Note:Bold values indicate the best results.

4.3. Comparison Experiment With Previous Methods

We compared the performance of state-of-the-art methods, including YOLOv5 [28], YOLOv6 [47], YOLOv8 [29], YOLOv10 [30], YOLOv11 [31], YOLOv12 [32], CFT [16], DEYOLO [48], and our proposed TAF-YOLO method on the VEDAI dataset across various scenarios. Figure 7 presents some visual comparison, where the red circles indicate missed detection, the yellow circles represent false detection, and the blue circles highlight false alarm. It can be observed that under scenarios with complex backgrounds or occlusions, other methods tend to produce a considerable number of missed and false detections. In UAV aerial imagery, vehicles usually occupy small regions, and their appearances across different categories often exhibit high similarity. Although classes such as car, pickup, camping, and truck are relatively abundant in the dataset and achieve better detection precision overall, large variations in object scale and inter-class resemblance still make accurate classification challenging. Most existing algorithms can accurately locate vehicles, but they have difficulty distinguishing fine-grained differences, which leads to frequent misclassifications, especially between cars and pickups.

The visualization results clearly demonstrate the superior performance of our proposed TAF-YOLO. It effectively addresses the critical challenges of small object detection, significant scale variation, and high inter-class similarity in UAV aerial imagery. Unlike other methods that struggle with missed detections, frequent misclassifications (especially between car and pickup), and false alarms in complex or cluttered backgrounds, TAF-YOLO consistently delivers more accurate and robust detection outcomes. This indicates that our method's architecture and fusion strategy are particularly well-suited for extracting discriminative features necessary for precise localization and fine-grained classification in these demanding scenarios.

Table 3 summarizes the performance of the above methods. The MF model achieved significantly better AP values than the single modal (RGB or IR) model in most categories, indicating that the proposed TAFNet can effectively utilize early feature fusion strategies. However, it is worth noting that for the "car" category, the detection performance of the fusion model is actually lower than using only RGB modes. This phenomenon may be related to the information differences between different modalities and the performance of specific categories (such as cars) under different lighting conditions. In some cases, infrared information may not provide sufficient details or have significant differences from visible light images, thereby affecting the detection accuracy after fusion. However, overall, the improvement in mAP₅₀ and mAP_50:95 still indicates that TAFNet exhibits superior performance in most categories. Meanwhile, the increase in parameter count and computational complexity is very limited, indicating that the method has achieved an ideal balance between accuracy and efficiency.

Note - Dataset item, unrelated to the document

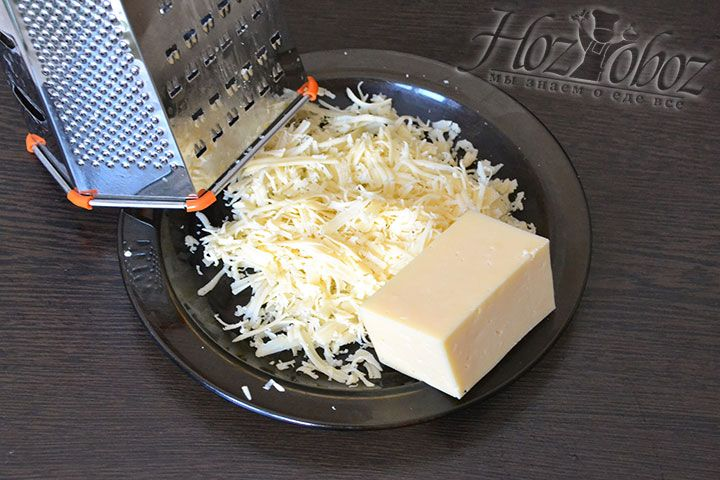 Потрем твердый сыр на крупной терке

The visualization results of several failed detections presented in Figure 8 reveal the limitations of TAF-YOLO in highly complex scenarios. Missed detections typically occur when objects are extremely small or blend seamlessly with the background. A representative example is the "tractors" in Figure 8(a), located at the top-left corner of the image along a dirt path, which remains undetected due to its minute size and similar texture to the surrounding ground. And as shown in Figure 8(d), a "car" is erroneously identified as a "pickup," clearly demonstrating the model's difficulty in fine-grained classification, particularly between visually similar vehicles like cars and pickups, where subtle structural differences are flattened and obscured from an overhead view. In summary, the failure cases indicate the extreme complexity and inherent challenges of object detection in UAV aerial imagery, encompassing the diminutive size of objects, the intrinsic high visual similarity among different vehicle classes, and the strong interference from diverse and complex backgrounds (e.g., farmland, urban structures, shadows, road textures).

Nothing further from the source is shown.